* [WORK INSTRUCTIONS] Report every line of the listing below that contains the word "image", copying each such line in full.

* [THE DATA]
****************************************

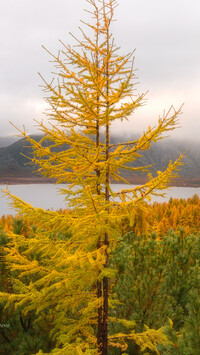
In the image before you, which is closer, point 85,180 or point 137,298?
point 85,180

****************************************

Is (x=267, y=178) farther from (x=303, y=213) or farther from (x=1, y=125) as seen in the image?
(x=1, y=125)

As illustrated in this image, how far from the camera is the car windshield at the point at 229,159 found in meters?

****************************************

* [EXERCISE ANSWER]
In the image before you, which is closer, point 85,180 or point 137,298?
Is (x=267, y=178) farther from (x=303, y=213) or farther from (x=1, y=125) as seen in the image?
As illustrated in this image, how far from the camera is the car windshield at the point at 229,159 found in meters?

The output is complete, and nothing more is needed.